Observarán que en el juego de antónimos (siempre binarios, como casi todo en este mundo) aparecen automáticamente: bueno/malo, capaz/incapaz hombre/mujer, niñe/adulte, joven/vieje, enfermo/sano… Y me detengo en esa última dupla: si mi diagnóstico dice que tengo una enfermedad, significa que no estoy sana. Y creo que todes, al saberse enfermes, buscan curarse porque la enfermedad es mala y la cura es buena. Entonces, ¿qué pasa cuando esa enfermedad mala no tiene cura buena, cuando no hay lado B, cuando la moneda tiene sólo una cara? ¿La buscás igualmente durante el resto de tu tullida vida y te sometés al designio de profesionales o curanderes y con cada tratamiento que fracasa porque seguís enferme, te autoflagelás y te convencés de que no te esforzaste lo suficiente y que te ha orinado un camello?
He pasado por eso y ha sido absolutamente desgastante e inútil, por cierto. Así que busqué otra forma de nombrarme. En mí, la esclerosis múltiple fue extraída de la lista de lo malo y pasó a la listita de las características o singularidades que tengo: ojos marrones, cinco dedos en cada mano, dos orejas, esclerosis múltiple, silla de ruedas. Claramente, si la academia, la medicina, los manuales del alumno bonaerense o el dictamen de quien fuere, sostiene que no se trata de una condición -de la que puedo sacar potencias- sino de una enfermedad -que sólo me traerá limitaciones-, no es mi problema. Yo no puedo hacerme cargo de tanta sabiduría ajena.
ETIQUETOME YO SOLA
Como he aclarado alguna otra vez, respondo sólo a dos etiquetas: torta y tullida. Las que la gente que no me conoce me quiera poner, un poco me afectan, claro, pero no lo suficiente como para que me las pegue en la frente. O sea: la etiqueta de “enferma” no la cargo, gracias. Ahora, dado que como quien no quiere la cosa, en la oración anterior acabo de introducir el tema de la lesbianitud , aclararé lo siguiente: nunca, pero nunca, lo juro por Dior, he dicho que me he sentido discriminada debido a alguna de esas dos enfermedades incurables… En mi LesboTulliWorld, la palabra discriminar no es peyorativa ni negativa. Discriminar también significa separar, diferenciar. Lo terrible no es discriminar sino sumarle a esa segregación algún valor (negativo o positivo). Ejemplo: si en un grupo de bípedes alguien, puesto a diferenciarnos, me discrimina o me distingue del resto por ser la única usuaria con silla de ruedas, no hay inconveniente. Ahora, si ejercen violencia simbólica creyendo que soy menos que ese resto y me rempujan a un rincón o me usan de mesita para apoyarme micrófonos sobre las piernas, ahí la cuestión cambia. Si piensan que por el hecho de estar tullida y seguir con vida a pesar de todo, merezco admiración: “Houston, tenemos un problema”.
¿DISCRIMINADA LO QUE?
Cuando una palabra presenta un significado polisémico, suelo renunciar a la pereza mental y busco formas de expresión más claras. Además, sostener “Me sentí discriminada” siempre ha sido una afirmación vedada para mí, porque es de las que seguro me arrastraría a la letal fosa de la víctima que mencioné antes.
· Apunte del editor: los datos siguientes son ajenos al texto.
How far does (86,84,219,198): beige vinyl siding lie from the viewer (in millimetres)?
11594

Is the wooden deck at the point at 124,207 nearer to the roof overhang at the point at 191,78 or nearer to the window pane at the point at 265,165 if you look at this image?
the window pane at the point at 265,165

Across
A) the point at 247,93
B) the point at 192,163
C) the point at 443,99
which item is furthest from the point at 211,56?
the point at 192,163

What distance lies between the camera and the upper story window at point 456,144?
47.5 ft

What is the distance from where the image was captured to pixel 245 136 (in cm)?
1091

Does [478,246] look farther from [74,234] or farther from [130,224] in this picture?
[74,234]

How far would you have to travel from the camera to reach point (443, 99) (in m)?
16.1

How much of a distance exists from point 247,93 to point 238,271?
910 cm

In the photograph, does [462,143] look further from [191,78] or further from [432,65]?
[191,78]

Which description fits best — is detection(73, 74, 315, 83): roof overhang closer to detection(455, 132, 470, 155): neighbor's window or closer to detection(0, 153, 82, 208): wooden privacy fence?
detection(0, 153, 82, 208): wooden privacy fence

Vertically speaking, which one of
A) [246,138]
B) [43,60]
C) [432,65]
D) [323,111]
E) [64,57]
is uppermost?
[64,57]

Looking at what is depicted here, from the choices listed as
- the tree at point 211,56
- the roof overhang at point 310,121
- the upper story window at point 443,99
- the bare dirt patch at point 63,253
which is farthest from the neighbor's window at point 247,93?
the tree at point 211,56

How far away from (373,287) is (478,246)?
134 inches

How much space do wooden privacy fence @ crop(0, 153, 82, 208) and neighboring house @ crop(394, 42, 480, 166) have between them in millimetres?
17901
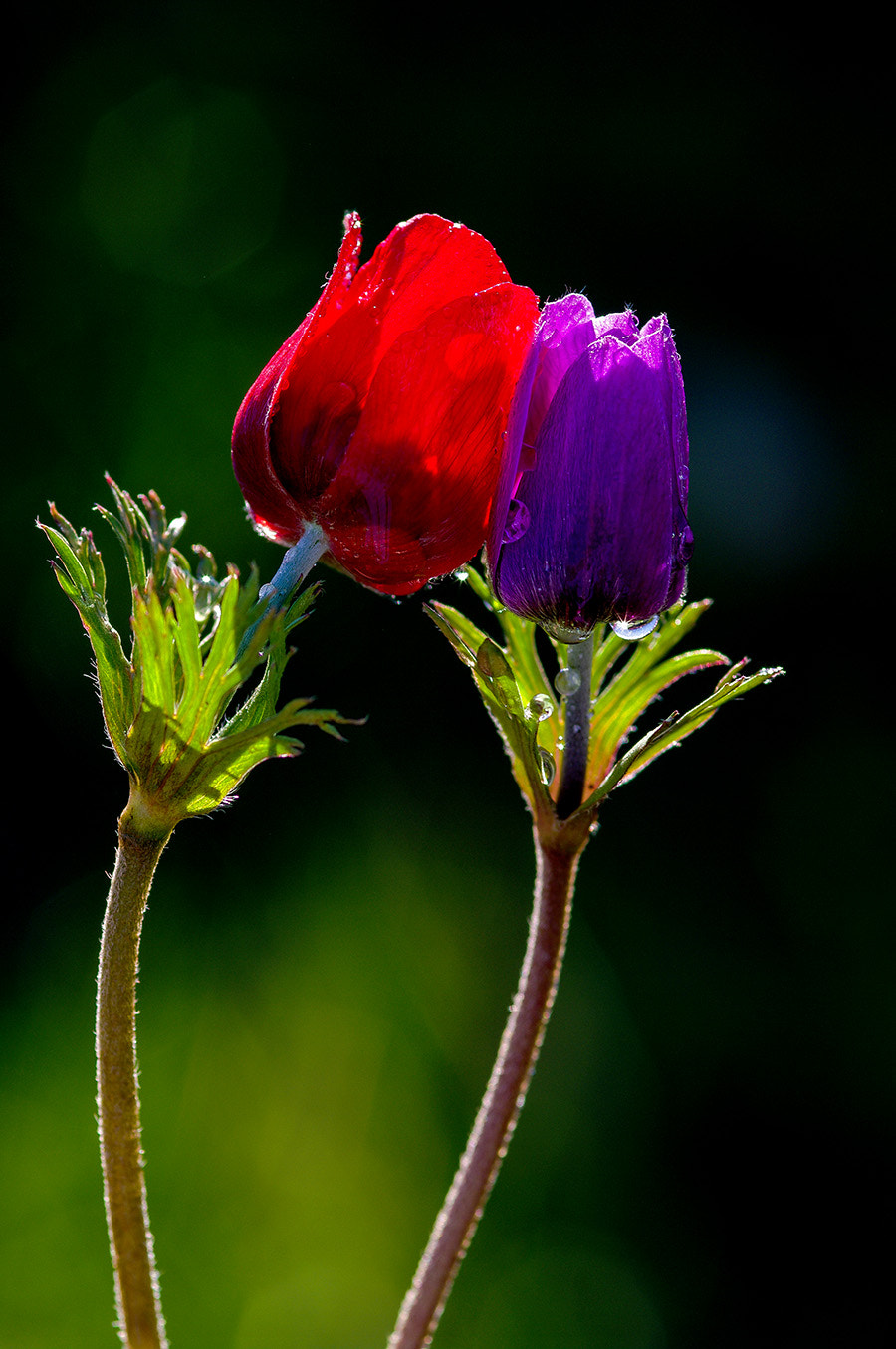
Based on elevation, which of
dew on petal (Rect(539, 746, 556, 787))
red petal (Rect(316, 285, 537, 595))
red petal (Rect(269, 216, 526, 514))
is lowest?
dew on petal (Rect(539, 746, 556, 787))

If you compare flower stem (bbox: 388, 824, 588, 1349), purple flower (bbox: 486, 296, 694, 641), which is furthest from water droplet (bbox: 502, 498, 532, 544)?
flower stem (bbox: 388, 824, 588, 1349)

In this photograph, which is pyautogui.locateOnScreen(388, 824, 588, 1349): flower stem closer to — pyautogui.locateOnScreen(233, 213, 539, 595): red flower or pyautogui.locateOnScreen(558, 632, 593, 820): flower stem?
pyautogui.locateOnScreen(558, 632, 593, 820): flower stem

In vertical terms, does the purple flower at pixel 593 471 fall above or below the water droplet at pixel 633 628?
above

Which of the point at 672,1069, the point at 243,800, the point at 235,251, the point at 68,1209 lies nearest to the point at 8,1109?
the point at 68,1209

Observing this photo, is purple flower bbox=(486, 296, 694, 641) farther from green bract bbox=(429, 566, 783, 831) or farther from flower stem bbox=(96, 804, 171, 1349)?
flower stem bbox=(96, 804, 171, 1349)

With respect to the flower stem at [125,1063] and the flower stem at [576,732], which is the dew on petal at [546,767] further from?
the flower stem at [125,1063]

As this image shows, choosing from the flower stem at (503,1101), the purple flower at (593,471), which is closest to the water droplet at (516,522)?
the purple flower at (593,471)

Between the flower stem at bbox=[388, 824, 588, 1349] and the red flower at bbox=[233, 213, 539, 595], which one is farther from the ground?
the red flower at bbox=[233, 213, 539, 595]
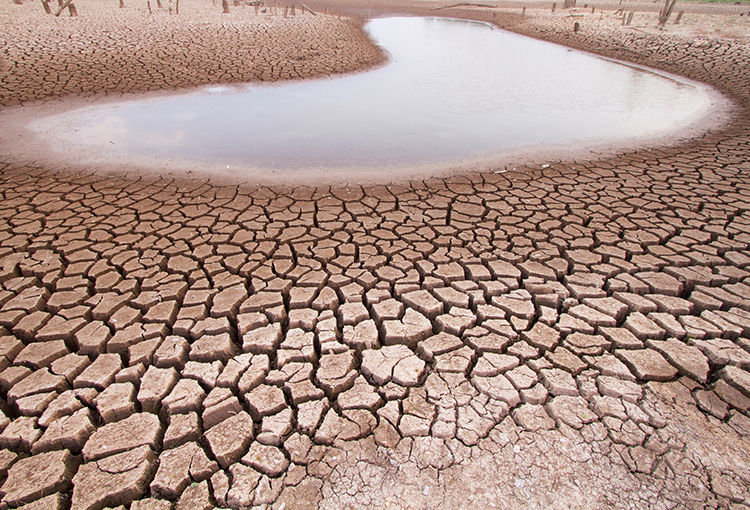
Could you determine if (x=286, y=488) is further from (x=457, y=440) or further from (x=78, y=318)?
(x=78, y=318)

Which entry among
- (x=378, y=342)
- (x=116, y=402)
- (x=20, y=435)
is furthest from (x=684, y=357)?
(x=20, y=435)

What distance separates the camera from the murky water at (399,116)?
224 inches

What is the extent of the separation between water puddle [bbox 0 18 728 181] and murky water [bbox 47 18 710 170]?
0.07ft

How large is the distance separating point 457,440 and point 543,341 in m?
0.92

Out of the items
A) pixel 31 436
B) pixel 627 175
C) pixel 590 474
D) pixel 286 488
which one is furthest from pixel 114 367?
pixel 627 175

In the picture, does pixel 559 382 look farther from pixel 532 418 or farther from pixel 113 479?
pixel 113 479

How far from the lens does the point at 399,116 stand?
23.4ft

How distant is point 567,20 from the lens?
17.8 meters

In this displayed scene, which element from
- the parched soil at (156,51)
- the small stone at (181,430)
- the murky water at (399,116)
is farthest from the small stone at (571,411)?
the parched soil at (156,51)

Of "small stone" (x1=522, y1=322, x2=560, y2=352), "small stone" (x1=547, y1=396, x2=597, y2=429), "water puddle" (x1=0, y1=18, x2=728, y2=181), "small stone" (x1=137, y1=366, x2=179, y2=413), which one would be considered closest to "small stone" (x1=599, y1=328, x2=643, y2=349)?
"small stone" (x1=522, y1=322, x2=560, y2=352)

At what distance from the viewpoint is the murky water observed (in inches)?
224

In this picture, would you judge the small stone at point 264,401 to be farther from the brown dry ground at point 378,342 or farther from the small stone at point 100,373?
the small stone at point 100,373

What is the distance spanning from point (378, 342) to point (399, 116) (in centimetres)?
535

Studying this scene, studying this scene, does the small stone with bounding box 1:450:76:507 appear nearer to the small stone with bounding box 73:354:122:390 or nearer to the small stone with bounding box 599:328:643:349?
the small stone with bounding box 73:354:122:390
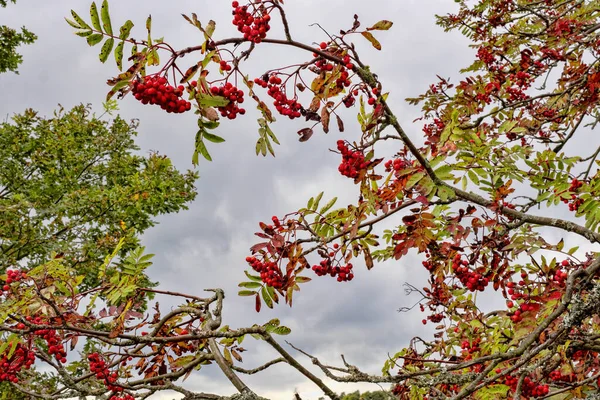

En vez de eso, prefiero detallar de qué manera, aún las personas con buena intención, somos capaces de ejercer la violencia anulando a les otres. Es decir, en vez de “no me discrimines”, seguramente diré “dejá de tratarme de manera condescendiente y escuchame porque se te va a pudrir todo”.
Las palabras, muchas veces ocultan y no siempre convierten en inteligible aquello que nombran. Insisto: si dijera que me he sentido discriminada por ser lesbiana o estar tullida, les ahorraría a muches la incomodidad de tener que hacerse cargo de su propia miseria. Y, dado que intento hacerme cargo de la mía, no lo diré.